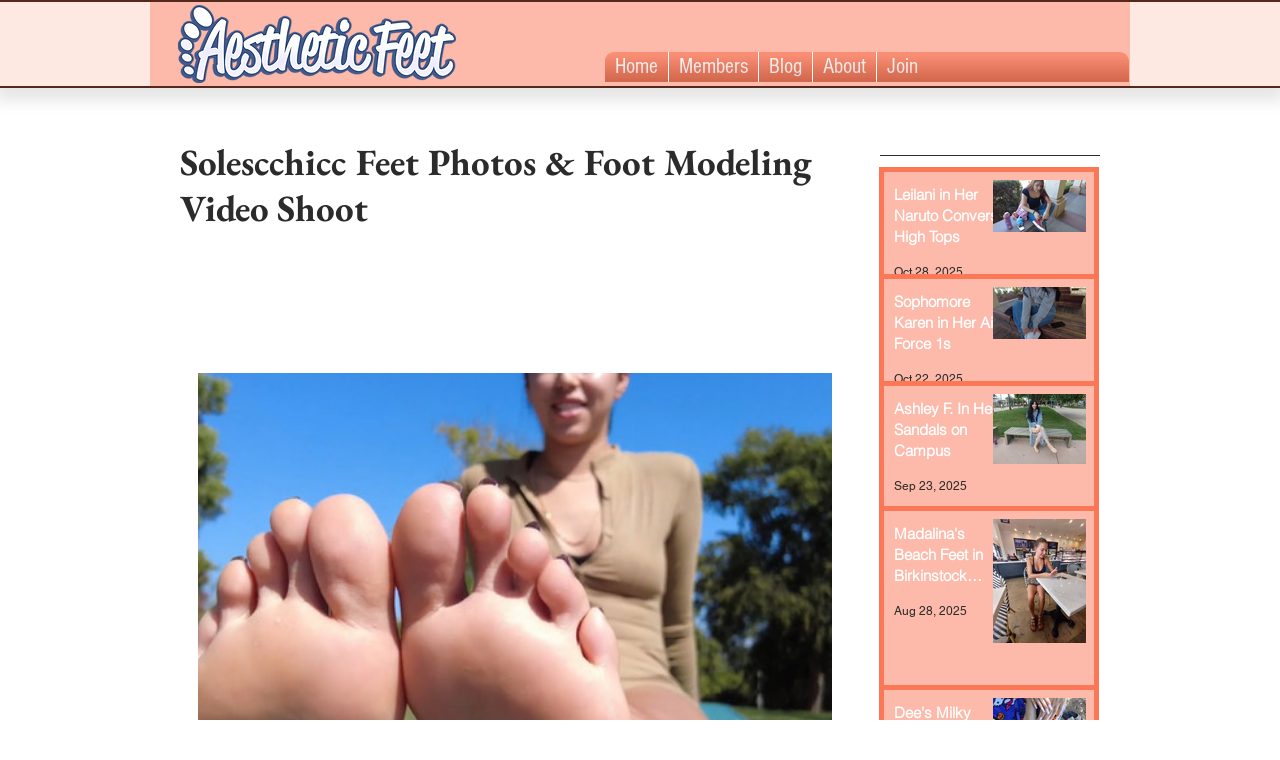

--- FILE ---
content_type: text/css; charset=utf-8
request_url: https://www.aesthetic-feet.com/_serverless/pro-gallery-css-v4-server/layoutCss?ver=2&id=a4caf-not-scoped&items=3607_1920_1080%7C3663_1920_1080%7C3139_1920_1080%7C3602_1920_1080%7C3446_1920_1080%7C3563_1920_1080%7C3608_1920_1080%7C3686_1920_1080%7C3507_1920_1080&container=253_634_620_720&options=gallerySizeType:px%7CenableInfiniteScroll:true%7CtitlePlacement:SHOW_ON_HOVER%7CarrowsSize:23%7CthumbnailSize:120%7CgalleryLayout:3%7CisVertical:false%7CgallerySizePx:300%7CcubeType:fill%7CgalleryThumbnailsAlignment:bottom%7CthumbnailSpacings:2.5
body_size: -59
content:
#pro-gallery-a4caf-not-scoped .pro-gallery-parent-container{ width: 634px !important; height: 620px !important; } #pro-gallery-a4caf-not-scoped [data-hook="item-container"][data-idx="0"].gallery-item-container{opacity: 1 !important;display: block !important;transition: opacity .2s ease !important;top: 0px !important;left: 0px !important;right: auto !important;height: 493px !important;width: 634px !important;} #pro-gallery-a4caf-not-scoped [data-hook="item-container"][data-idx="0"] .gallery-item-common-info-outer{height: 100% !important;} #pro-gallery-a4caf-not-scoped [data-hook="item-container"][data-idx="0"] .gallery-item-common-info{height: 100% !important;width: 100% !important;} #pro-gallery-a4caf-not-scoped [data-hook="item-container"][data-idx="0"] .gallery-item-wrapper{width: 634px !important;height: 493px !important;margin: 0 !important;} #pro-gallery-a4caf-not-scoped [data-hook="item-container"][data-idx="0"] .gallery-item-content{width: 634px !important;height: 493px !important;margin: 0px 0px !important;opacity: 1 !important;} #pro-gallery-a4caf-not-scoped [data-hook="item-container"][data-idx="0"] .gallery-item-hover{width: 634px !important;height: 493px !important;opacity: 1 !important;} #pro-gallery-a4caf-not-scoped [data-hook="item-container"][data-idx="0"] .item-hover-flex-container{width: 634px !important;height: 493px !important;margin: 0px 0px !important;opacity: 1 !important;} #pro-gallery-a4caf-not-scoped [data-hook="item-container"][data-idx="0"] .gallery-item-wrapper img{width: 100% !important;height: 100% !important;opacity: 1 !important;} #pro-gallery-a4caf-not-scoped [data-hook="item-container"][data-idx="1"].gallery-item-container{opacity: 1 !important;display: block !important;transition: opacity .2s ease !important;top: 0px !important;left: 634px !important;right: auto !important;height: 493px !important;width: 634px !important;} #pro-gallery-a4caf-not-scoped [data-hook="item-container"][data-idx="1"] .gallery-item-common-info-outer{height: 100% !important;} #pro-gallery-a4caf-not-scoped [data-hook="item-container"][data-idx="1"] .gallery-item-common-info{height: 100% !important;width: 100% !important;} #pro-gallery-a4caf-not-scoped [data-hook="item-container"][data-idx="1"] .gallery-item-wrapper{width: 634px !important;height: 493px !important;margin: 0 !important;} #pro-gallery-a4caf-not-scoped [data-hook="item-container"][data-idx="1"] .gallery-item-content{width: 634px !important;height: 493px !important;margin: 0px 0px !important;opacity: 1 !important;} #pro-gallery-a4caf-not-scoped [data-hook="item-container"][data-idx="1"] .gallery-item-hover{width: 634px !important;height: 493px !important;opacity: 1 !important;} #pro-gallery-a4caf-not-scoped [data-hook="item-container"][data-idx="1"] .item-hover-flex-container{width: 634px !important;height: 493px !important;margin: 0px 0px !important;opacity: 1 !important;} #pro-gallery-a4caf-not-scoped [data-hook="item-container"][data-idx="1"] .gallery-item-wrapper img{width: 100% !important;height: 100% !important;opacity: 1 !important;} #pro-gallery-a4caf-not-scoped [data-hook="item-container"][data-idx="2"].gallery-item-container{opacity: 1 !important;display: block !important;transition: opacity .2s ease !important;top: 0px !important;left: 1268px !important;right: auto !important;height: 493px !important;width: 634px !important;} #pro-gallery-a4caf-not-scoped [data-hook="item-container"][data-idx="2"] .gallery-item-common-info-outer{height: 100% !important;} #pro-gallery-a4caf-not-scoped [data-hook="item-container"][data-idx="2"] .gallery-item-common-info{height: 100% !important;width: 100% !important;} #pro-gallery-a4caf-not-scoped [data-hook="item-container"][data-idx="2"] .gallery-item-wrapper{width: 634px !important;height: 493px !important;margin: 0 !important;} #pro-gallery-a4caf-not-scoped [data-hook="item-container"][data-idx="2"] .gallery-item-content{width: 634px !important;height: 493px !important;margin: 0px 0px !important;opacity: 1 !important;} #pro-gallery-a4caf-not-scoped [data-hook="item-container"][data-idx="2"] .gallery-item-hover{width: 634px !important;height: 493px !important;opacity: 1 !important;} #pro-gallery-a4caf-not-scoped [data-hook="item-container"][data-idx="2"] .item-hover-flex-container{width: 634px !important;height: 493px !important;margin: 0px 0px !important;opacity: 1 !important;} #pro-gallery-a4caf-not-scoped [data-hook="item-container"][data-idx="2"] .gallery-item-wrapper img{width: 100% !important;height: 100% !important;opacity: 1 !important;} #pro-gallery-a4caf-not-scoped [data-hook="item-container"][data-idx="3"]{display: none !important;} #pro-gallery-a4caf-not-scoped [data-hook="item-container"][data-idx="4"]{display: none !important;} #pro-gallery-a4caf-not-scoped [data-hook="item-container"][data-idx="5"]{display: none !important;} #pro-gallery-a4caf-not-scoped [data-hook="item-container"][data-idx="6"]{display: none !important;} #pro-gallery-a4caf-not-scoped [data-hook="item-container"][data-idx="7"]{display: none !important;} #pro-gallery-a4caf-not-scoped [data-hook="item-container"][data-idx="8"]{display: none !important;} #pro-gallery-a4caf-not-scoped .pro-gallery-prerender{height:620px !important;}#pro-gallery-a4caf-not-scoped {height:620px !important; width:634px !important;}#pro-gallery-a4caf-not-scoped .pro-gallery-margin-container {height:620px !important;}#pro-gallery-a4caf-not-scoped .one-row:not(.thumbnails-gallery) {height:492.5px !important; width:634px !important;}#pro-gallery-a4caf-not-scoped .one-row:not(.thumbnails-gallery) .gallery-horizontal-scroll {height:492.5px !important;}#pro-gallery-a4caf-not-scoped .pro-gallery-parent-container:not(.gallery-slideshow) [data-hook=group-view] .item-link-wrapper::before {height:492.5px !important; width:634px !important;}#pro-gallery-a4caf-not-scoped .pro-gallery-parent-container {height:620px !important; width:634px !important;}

=====

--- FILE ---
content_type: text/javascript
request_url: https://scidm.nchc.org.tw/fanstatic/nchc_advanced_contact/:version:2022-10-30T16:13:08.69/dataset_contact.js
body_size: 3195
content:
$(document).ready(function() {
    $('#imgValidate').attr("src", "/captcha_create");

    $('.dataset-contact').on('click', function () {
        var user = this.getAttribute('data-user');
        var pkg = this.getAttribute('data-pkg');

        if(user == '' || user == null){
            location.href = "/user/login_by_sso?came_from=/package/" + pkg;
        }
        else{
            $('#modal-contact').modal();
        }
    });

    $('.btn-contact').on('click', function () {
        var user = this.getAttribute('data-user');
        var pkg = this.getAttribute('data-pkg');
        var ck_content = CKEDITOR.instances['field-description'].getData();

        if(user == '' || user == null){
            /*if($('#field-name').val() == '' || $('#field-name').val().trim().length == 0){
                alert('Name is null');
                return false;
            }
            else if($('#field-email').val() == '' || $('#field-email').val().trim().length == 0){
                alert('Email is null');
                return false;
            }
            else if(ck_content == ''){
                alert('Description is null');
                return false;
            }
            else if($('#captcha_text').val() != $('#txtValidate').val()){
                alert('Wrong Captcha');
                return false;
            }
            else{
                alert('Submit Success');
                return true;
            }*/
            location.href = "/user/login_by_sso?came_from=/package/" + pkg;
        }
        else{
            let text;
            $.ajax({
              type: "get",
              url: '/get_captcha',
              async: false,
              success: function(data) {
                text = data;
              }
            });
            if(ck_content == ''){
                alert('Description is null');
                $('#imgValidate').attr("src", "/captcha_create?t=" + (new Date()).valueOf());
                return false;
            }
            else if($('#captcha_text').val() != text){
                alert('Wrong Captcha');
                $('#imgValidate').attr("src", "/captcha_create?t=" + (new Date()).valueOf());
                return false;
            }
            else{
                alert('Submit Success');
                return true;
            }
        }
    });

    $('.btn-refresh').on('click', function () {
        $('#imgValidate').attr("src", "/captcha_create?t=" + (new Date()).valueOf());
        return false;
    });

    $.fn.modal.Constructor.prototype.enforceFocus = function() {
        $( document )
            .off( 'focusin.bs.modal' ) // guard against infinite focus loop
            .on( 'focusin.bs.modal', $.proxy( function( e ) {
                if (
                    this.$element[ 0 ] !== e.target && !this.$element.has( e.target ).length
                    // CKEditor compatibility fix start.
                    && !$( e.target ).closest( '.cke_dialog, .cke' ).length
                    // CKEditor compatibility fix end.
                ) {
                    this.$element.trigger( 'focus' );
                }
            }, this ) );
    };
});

=====

PROBLEM TO WORK ON:
Pull out every line of the records that includes the string "target".

TASK SOLUTION:
                    this.$element[ 0 ] !== e.target && !this.$element.has( e.target ).length
                    && !$( e.target ).closest( '.cke_dialog, .cke' ).length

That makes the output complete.